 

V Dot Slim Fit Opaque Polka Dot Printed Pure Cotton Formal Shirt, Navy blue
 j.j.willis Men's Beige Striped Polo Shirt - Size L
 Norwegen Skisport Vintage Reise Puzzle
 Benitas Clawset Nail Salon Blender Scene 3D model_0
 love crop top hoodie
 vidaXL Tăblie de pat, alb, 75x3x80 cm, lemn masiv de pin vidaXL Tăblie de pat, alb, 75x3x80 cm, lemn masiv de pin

○ ○ ○ ○ ○ ○ ○

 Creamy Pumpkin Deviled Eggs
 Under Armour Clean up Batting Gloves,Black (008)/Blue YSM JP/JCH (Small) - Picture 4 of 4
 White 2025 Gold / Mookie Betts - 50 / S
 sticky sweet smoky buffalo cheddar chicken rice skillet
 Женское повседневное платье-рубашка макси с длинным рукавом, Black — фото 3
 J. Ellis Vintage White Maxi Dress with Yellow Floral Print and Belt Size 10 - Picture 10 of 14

○ ○ ○ ○ ○ ○ ○

### WHAT YOU HAVE TO DO
Proceeding from the line containing "V Dot Slim Fit" through the line containing "de pin vidaXL", transcribe the lines above exactly, both end lines included.

### WRITTEN SOLUTION
V Dot Slim Fit Opaque Polka Dot Printed Pure Cotton Formal Shirt, Navy blue
 j.j.willis Men's Beige Striped Polo Shirt - Size L
 Norwegen Skisport Vintage Reise Puzzle
 Benitas Clawset Nail Salon Blender Scene 3D model_0
 love crop top hoodie
 vidaXL Tăblie de pat, alb, 75x3x80 cm, lemn masiv de pin vidaXL Tăblie de pat, alb, 75x3x80 cm, lemn masiv de pin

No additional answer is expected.